→ **CONSIGNE**
Recopiez fidèlement le passage de la chronique ci-dessous qui va de « Quand je suis » jusqu'à « est en jeu. ».

──────── EXTRAIT À LIRE ────────

Cette chronique est rédigée chaque semaine dans le train qui mène un « turbo-prof » de Paris, où il vit, à Clermont-Ferrand, où il est maître de conférences. De contrôleurs en grèves d’étudiants, de trains manqués aux cours à préparer, 1500 signes pour décrire les heur(t)s et malheurs d’un classique ordinaire.
Quand je suis arrivé en gare de Bercy, le train de 7h00 n’était pas annoncé à l’affichage. 6H51. Restaient 9 belles minutes pour acheter mon billet, un journal et même un café, sans courir sur le quai. Pourquoi le train n’est-il pas annoncé sur le panneau d’affichage ? Ni sur la borne de vente des billets, d’ailleurs. On n’est pas mercredi ? Il n’est pas 6h51 ? Je panique. Réunion importante à 11 heures, nouvelles maquettes pour la licence de lettres, négociations pour soutenir l’enseignement des langues anciennes dans les autres départements, promis que je serais là, qu’on pourrait compter sur moi, que plutôt mourir qu’être absent. Il est où, ce train ? Ma crédibilité de turbo-prof est en jeu.
J’aborde un contrôleur ou un chef de gare, je ne sais pas, encombré de documents. Il est où mon train ? Je suis visiblement agité. Lui, me demande mon billet et quel train je souhaite prendre. Le train de 7H00, Monsieur ! Le train de 7H00 ! Il est où ? Je crois que je hurle. Il m’explique qu’exceptionnellement ce train est parti à 6H49 (soit deux minutes avant mon arrivée en gare). Des travaux sur les voies, j’ai oublié la raison. Je me lance alors dans un discours sans queue ni tête expliquant que je suis victime des incohérences de la SNCF, que me faire ça à moi, fidèle client (c’est le moins qu’on puisse dire) ! Je brandis mon forfait fréquence, la liasse de billets conservés. Et non, je n’ai pas consulté le site SNCF.com hier soir ! J’enrage devant son impassibilité.

──────── LIGNES ────────

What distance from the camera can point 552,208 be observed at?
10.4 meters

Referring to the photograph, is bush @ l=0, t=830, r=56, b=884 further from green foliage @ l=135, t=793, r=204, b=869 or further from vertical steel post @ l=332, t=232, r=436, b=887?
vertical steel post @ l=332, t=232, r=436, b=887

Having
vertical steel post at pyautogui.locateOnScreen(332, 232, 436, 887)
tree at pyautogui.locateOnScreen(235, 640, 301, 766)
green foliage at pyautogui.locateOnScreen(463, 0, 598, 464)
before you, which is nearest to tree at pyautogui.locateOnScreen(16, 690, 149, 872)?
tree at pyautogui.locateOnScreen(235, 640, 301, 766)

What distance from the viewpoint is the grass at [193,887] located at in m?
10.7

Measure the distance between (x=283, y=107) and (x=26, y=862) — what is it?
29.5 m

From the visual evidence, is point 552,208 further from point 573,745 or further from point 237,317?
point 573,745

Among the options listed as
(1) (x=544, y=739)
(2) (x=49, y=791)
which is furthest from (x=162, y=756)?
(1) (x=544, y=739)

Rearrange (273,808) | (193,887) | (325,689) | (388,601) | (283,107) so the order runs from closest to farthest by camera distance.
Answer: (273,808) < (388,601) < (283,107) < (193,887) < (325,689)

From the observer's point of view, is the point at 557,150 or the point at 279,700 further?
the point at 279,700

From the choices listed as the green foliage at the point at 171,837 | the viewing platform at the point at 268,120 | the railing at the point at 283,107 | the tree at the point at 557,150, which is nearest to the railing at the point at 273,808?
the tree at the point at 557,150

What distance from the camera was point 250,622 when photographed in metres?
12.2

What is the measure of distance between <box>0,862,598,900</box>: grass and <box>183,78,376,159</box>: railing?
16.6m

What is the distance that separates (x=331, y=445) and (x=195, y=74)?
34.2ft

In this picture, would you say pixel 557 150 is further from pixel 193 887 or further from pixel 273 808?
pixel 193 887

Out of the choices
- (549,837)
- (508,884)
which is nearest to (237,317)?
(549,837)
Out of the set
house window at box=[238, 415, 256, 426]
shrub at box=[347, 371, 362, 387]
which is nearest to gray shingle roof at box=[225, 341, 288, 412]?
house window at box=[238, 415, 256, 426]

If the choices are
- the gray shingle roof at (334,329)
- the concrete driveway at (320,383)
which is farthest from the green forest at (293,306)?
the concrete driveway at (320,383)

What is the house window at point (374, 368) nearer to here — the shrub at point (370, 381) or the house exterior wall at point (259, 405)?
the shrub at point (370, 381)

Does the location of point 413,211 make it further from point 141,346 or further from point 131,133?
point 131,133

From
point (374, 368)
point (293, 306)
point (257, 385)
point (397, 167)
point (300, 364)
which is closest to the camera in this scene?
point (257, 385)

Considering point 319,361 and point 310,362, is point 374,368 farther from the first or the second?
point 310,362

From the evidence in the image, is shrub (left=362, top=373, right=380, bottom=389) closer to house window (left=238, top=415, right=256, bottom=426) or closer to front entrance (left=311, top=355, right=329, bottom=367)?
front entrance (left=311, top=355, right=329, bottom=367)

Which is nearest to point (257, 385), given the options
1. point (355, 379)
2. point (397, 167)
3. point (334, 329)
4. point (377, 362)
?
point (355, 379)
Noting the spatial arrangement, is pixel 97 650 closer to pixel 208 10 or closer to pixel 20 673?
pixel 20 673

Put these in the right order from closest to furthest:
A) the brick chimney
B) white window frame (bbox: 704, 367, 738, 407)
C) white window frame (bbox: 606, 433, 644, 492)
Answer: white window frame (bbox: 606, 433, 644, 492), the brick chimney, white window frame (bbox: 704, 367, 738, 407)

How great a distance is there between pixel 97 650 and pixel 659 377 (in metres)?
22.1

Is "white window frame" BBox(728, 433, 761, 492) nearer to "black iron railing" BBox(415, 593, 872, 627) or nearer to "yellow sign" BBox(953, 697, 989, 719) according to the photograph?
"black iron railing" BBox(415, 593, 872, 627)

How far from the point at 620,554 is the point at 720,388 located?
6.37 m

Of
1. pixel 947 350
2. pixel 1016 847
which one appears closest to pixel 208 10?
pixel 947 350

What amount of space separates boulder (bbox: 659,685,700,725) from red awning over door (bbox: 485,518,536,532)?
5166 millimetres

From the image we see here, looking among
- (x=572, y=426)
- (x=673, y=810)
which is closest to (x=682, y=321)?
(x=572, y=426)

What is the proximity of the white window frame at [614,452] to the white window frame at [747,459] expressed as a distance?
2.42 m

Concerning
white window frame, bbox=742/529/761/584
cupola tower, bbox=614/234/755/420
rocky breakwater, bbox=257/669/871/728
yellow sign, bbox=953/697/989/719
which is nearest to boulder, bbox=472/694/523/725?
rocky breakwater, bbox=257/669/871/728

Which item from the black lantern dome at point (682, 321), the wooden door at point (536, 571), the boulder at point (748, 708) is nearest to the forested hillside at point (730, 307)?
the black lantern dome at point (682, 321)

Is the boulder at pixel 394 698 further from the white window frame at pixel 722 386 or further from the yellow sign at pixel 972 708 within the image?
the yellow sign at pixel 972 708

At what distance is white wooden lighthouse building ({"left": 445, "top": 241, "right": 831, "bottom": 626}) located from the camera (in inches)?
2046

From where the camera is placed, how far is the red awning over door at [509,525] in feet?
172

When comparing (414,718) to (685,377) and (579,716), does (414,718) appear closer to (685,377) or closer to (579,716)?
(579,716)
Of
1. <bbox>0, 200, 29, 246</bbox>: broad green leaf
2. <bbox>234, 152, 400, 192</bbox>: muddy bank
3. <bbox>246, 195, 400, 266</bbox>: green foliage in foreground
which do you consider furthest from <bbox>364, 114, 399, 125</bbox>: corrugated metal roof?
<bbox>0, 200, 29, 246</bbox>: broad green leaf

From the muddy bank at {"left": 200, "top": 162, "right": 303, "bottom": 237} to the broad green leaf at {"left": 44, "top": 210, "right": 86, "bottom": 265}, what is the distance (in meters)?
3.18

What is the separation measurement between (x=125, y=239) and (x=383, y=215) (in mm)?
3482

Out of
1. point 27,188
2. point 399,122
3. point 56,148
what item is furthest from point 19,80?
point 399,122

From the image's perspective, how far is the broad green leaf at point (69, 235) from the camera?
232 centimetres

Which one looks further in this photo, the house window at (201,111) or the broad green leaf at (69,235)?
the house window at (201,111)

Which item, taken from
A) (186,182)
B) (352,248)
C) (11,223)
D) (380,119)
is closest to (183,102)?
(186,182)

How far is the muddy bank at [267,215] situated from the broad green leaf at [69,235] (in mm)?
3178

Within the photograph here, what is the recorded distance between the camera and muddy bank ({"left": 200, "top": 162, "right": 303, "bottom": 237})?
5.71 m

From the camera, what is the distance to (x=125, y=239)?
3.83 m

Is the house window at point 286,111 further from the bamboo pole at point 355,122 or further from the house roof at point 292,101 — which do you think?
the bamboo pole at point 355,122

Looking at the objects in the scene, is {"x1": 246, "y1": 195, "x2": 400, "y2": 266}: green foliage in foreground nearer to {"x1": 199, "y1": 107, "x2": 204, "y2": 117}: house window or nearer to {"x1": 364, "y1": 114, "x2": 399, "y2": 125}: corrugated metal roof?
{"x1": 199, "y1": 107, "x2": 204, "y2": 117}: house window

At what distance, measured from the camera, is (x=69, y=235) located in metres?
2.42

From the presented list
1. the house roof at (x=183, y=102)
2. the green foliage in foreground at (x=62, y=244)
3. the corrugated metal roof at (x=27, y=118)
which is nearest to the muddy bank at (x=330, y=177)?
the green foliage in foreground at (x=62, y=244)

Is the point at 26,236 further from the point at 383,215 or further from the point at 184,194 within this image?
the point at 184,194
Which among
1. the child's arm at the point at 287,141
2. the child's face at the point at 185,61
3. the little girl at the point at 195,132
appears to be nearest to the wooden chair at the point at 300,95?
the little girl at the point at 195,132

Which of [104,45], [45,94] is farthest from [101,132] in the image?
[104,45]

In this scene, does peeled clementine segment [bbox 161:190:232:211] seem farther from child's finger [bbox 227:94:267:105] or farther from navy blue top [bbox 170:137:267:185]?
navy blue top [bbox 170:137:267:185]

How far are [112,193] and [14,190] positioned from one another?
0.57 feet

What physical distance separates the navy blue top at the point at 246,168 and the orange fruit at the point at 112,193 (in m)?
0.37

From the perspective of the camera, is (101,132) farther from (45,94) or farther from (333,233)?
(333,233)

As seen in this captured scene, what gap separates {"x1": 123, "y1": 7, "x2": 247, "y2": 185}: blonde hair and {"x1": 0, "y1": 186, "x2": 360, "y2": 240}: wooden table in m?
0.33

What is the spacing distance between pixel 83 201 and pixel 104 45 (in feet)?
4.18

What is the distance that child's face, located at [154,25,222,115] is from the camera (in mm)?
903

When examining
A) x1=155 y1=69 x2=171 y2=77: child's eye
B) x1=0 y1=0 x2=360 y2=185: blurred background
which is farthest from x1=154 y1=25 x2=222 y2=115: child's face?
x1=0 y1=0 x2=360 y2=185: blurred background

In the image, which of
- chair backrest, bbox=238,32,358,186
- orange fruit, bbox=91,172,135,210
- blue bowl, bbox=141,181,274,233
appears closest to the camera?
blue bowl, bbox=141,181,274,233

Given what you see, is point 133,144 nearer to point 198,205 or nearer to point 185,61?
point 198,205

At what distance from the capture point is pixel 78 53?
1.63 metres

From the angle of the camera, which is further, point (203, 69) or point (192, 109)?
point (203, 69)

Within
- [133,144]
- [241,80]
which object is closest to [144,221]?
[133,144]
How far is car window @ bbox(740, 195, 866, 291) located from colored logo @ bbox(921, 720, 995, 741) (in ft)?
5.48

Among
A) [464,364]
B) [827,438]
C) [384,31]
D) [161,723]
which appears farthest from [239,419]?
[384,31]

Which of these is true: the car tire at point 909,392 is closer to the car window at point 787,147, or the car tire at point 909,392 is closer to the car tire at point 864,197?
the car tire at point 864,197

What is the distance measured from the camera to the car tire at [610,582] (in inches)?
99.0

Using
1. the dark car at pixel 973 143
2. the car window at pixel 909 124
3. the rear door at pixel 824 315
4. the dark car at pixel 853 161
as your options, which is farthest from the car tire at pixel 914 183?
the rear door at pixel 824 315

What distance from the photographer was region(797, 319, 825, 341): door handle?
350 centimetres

────────

→ **RÉSULTAT**
Quand je suis arrivé en gare de Bercy, le train de 7h00 n’était pas annoncé à l’affichage. 6H51. Restaient 9 belles minutes pour acheter mon billet, un journal et même un café, sans courir sur le quai. Pourquoi le train n’est-il pas annoncé sur le panneau d’affichage ? Ni sur la borne de vente des billets, d’ailleurs. On n’est pas mercredi ? Il n’est pas 6h51 ? Je panique. Réunion importante à 11 heures, nouvelles maquettes pour la licence de lettres, négociations pour soutenir l’enseignement des langues anciennes dans les autres départements, promis que je serais là, qu’on pourrait compter sur moi, que plutôt mourir qu’être absent. Il est où, ce train ? Ma crédibilité de turbo-prof est en jeu.